Patients with VitD levels below 20 ng/mL were diagnosed with vitD deficiency that was detected in 88.6% and 94.9% of the patients in benign and PCa groups, respectively. Conversely, PSA values of benign and PCa groups were significantly different due to the contribution of the high PSA values of the metastatic PCa patients (p=0.002).

The frequencies of BsmI, FokI, TaqI, and ApaI genotypes in benign and PCa groups are presented in Table 4. The FokI Ff and BsmI bb genotypes, and the FokI FF and BsmI Bb genotypes were more common in PCa and benign groups, respectively. ApaI Aa and TaqI Tt were found with similar frequencies in both groups. However, the results were not statistically significant.

On subgroup analysis of patients diagnosed with PCa there were no significant differences (p=0.436). In patients with metastatic disease; Bsml Bb genotype, Apal Aa genotype, and Taql Tt genotypes were found to be more common. Conversely, BsmI bb genotype, Fok Ff genotype, Apal aa genotype, and Taql TT genotypes were found to be more common in patients with low risk PCa group who were candidates for AS.


Discussion

VitD could be defined as a hormone rather than a vitamin because of the complexity and diversity of its production. It is not categorized as an essential vitamin and can be synthesized by the help of ultraviolet-B rays. VDR protein is an intracellular receptor of vitD that is coded by the VDR gene. VitD affects the expression of targeted VDR genes through these special receptors (10). It is believed to have a role in cancer pathogenesis, especially in decreasing the proliferation, invasion, angiogenesis, metastatic spread, and cellular differentiation.

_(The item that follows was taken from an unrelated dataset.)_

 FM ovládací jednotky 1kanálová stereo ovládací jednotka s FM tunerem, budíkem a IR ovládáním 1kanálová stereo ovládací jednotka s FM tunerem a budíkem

However its deficiency is a major public health problem across all age groups, worldwide. In our study, both PCa and benign groups were deficient in vitD, with lower levels observed in PCa than in the benign group. PCa risk has been shown to be inversely associated with vitD concentration (11). However, large-sized prospective randomized studies are required to clarify the relationship between vitD and PCa (12).

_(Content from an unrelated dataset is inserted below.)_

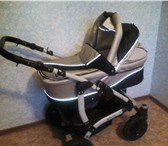 Фотография в Для детей Детские коляски Продам отличную фирменную коляску 2в1 Bebetto в Омске 6999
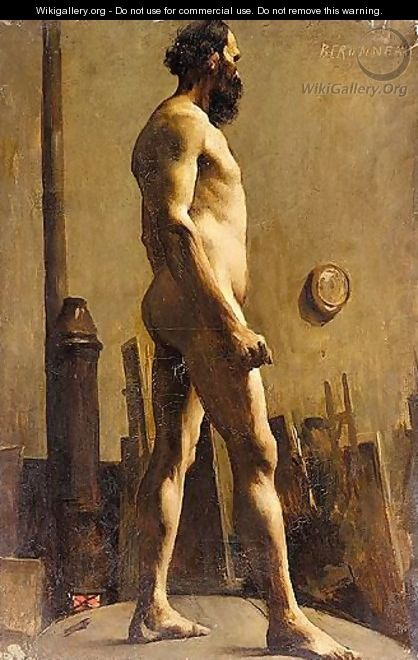 Male Nude In The Studio Of Gustave Moreau - Pierre Amede Marcel-Beronneau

Previous studies demonstrated that VDR gene polymorphisms that include; FokI, BsmI, ApaI, TaqI, and Cdx2; are associated with many organ cancers including that of the urinary system (13,14,15). Onen et al. (16) evaluated vitD polymorphism for PCa only at ApaI, TaqI, and BsmI genes in the Turkish population. Similar to our findings they found that ApaI Aa, TaqI Tt, and BsmI Bb alles were the dominant genotypes in benign groups. Additionally, ApaI Aa alles were the dominant genotype in PCa patients. The ratio of other alleles and their distribution in benign and PCa groups were also similar. FokI polymorphism is also considered as a potential biomarker for PCa risk identification in Caucasians (17). In our study, the FokI Ff and FokI FF genotypes were found to be more frequent in PCa and benign groups, respectively.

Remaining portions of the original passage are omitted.